:: Document section

Mumbai: Last week, when Mumbai Police declared that Mumbaikars couldn’t travel beyond 2 km of their homes unless for essential work, the Nationalist Congress Party (NCP) is believed to have felt snubbed.
The home portfolio is with the NCP and the minister in charge, Anil Deshmukh, was allegedly caught unawares by the circular, issued at the behest of Chief Minister and Shiv Sena chief Uddhav Thackeray. The rule was eventually scrapped.
A few days later, it was the Shiv Sena’s turn to feel snubbed when Mumbai Police internally transferred 10 deputy commissioners of police (DCPs). While the NCP’s Deshmukh is believed to have been in the know, the order caught Thackeray by surprise. Within 72 hours, the transfers were reversed.
Both these incidents caused a stir as they exposed a lack of coordination between the parties that form the Maha Vikas Aghadi (MVA) government in Maharashtra, and raised questions on the authority of the city’s top cop — Mumbai Police Commissioner Param Bir Singh.

::::

Exercise requirements - Please answer from the report on the Mumbai Police orders: within how many hours were the transfers of the 10 deputy commissioners of police reversed?

:: Provided records

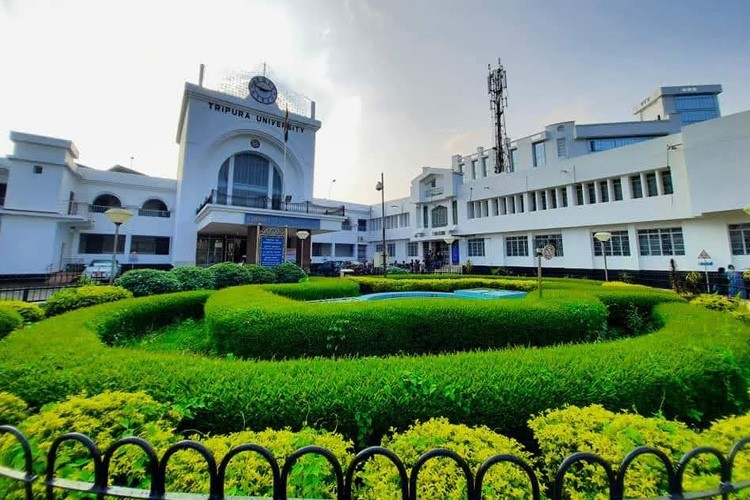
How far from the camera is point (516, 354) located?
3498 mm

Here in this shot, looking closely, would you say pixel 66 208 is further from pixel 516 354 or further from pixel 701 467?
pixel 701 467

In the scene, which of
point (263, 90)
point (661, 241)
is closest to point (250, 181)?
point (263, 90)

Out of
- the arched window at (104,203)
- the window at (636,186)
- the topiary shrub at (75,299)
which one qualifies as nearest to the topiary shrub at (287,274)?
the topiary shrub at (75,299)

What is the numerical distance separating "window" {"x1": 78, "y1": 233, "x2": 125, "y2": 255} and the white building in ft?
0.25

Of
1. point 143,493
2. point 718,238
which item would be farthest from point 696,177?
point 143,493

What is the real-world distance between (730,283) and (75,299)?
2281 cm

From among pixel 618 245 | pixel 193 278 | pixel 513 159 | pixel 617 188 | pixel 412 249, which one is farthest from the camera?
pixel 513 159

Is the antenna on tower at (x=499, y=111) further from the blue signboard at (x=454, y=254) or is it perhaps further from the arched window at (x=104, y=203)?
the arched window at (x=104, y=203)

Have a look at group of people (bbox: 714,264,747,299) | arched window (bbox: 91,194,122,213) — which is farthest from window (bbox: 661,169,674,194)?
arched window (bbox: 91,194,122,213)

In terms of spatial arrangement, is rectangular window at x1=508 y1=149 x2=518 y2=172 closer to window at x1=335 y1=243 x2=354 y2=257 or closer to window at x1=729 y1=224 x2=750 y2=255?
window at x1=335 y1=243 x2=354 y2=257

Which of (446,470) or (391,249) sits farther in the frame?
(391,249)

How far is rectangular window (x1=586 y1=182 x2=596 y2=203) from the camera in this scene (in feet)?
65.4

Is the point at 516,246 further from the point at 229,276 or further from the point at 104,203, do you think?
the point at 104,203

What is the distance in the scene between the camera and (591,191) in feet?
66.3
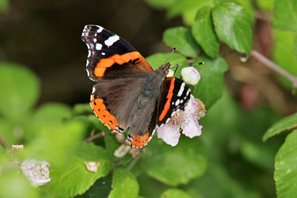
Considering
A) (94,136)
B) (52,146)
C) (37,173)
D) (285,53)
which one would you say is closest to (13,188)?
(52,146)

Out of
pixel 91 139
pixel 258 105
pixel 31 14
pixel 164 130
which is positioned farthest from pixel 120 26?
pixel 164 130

::::

Your solution - Within 72 hours.